I've been setting up my terminal and I have zsh-vi-mode which gives me modal editing at the command line. I live in tmux, and I recently had the idea of replacing the tmux prefix with my vim leader key (space) when in normal mode in zsh.
Essentially, what I'd like to be able to do is alias space to ctrl+b (the tmux prefix) only when in normal mode.
I've been able to somewhat accomplish this with the following in my .zshrc
:
function vim_to_tmux_leader() {
osascript -e 'tell application "System Events" to keystroke "b" using {control down}'
}
# The plugin will auto execute this zvm_after_lazy_keybindings function
function zvm_after_lazy_keybindings() {
zvm_define_widget vim_to_tmux_leader
# In normal mode, press Ctrl-B to access tmux
zvm_bindkey vicmd ' ' vim_to_tmux_leader
}
This is clearly an ugly hack as I use apple script to send the ctrl b keystrokes to my terminal. Although it works, there's significant latency such that I have to wait ~0.5s after pressing space before I can press any tmux hotkey for them to register correctly.

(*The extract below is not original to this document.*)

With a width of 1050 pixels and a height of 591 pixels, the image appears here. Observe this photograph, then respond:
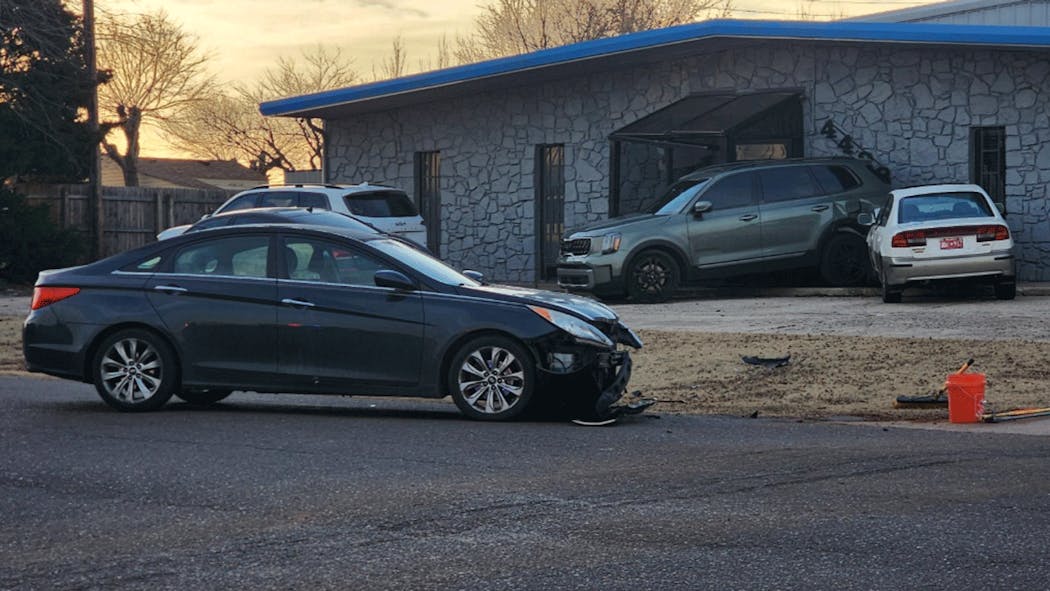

I feel like there has to be a better way to do this. Is there a way to (1) send key combinations back to the terminal from zsh natively or (2) somehow buffer any subsequent keypresses after space to wait until the osascript
command has finished executing?
Well... a simple solution is to use tmux
from the command line and directly create the commands I want:
function tmux_vsplit() {
tmux split-window -v
}
function tmux_hsplit() {
tmux split-window -h
}
function zvm_after_lazy_keybindings() {
zvm_define_widget tmux_vsplit
zvm_define_widget tmux_hsplit
zvm_bindkey vicmd ' v' tmux_vsplit
zvm_bindkey vicmd ' h' tmux_hsplit
}
This doesn't give the freedom of being able to properly enter the prefix combo, but it gets the job done!